SINGAPORE — In a dynamic display of potential and ambition, Jordan introduced itself as the future “must-invest” destination at Wednesday’s high-profile economic conference in Singapore. Under the caption “Jordan: Your Gateway to Human Capital, Competitive Costs, Resilience, and Global Markets,” Planning and International Cooperation Minister Feras Gharaibeh presented a picture of a country ready to record astounding growth—growth that shrewd investors would do well not to miss out on.
Phosphate to Pharmaceuticals: Diversified Strengths
Surrounded by three continents, Jordan is renowned for two of its talents that few know are intertwined: it is home to one of the world’s biggest deposits of phosphate—deployed to nourish almost a quarter of India’s crops—and is quickly developing a thriving pharma industry that ships life-saving drugs throughout the Middle East. “From fields to the lab,” Gharaibeh chuckled, “Jordan industries are feeding bodies and economies both.”

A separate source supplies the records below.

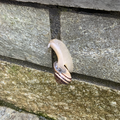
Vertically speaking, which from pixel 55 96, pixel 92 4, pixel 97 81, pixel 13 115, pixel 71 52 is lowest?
pixel 13 115

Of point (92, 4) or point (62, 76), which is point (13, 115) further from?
point (92, 4)

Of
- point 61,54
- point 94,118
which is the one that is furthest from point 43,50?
point 94,118

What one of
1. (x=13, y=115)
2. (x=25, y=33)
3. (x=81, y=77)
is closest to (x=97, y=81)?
(x=81, y=77)

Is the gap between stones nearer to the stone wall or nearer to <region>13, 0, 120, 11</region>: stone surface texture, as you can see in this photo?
the stone wall

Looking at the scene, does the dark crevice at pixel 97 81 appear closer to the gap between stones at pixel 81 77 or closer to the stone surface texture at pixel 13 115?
the gap between stones at pixel 81 77

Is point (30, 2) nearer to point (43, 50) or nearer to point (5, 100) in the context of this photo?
point (43, 50)

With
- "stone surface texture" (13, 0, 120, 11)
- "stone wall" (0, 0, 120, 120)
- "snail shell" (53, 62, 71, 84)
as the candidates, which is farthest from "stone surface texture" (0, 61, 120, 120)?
"stone surface texture" (13, 0, 120, 11)
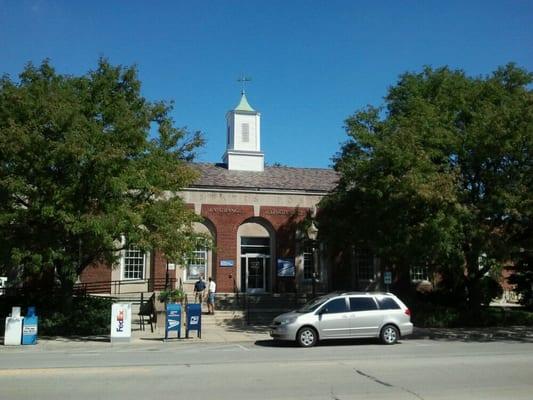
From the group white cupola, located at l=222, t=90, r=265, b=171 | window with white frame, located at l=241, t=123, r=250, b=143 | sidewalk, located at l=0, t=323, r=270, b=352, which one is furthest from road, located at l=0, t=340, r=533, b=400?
window with white frame, located at l=241, t=123, r=250, b=143

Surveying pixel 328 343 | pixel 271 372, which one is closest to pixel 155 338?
pixel 328 343

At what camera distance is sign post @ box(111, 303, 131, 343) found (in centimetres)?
1931

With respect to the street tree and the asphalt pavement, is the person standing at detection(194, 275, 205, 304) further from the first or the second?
the asphalt pavement

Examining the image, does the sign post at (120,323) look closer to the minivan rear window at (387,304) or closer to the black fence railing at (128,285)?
the minivan rear window at (387,304)

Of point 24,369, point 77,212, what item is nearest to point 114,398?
point 24,369

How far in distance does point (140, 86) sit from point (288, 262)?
14054 mm

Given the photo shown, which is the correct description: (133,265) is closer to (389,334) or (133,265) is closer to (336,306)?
(336,306)

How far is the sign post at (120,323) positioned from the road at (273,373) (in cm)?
201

Silicon Desert in the Making
While Jordan’s desert dunes have the appearance of desert caravans, its modern sands shine in the light of computer screens. Riding on a 19% per year growth in the creation of web-based work underpinning it, Amman is being transformed into a “Silicon Desert” by Jordan’s ICT businesses—local start-ups in the community to regional Middle East offices of global giants. Singaporean technology companies, in fact, have found that Jordan provides a gateway to reach more than 400 million consumers of surrounding markets without excessive bureaucracy and with competitive operating costs.
Green Ambitions in a Changing Sky
Beyond fertilizers and fiber optic cables, Jordan’s renewable energy ambitions were the star of a special forum session chaired by Ambassador Samer Naber. With a national climate strategy through 2050 and an emerging policy framework for green bonds, Jordan is targeting a 30% cut in carbon emissions by the end of the decade. Tenders to harness solar power from the ancient Wadi Rum desert, which has already won UNESCO World Heritage Site status, are due to combine eco-innovation with conservation.

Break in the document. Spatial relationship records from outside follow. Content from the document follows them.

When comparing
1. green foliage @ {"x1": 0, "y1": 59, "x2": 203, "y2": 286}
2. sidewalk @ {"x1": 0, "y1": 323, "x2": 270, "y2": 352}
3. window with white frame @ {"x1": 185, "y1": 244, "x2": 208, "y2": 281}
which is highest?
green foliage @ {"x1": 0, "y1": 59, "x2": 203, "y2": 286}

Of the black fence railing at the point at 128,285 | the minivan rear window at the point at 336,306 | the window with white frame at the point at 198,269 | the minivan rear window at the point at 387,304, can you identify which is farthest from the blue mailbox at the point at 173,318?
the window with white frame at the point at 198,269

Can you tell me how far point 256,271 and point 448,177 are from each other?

From Feasibility to Profitability
An IBM semiconductor business division feasibility study, unveiled at the gathering, placed Jordan on top among peer countries in profitability—due to its stable regulatory framework and strategic logistics corridors connected to Asia, Europe, and Africa. GIC, Temasek, and ST Engineering executives now look to Jordan’s prospective free-trade zones and special economic hubs.
Public-Private Synergy
Arab Bank CEO Randa Sadik and Arab Potash officials pointed to collaboration between the Jordanian government and financial community, promising new financial instruments to fund everything from agro-tech to high-tech production. Panelists pointed out that foreign direct investment in Jordan not only boosts GDP growth—relieving 8% higher now in industrial exports—but also provides thousands of local jobs in industries ranging from apparel to electronics and renewables.
As Gharaibeh is set to follow up with Singapore’s Second Trade and Industry Minister, Tan See Leng, the message could not be clearer: Jordan is not merely opening its doors—it is laying down a red carpet for foreign investors in search of the next frontier.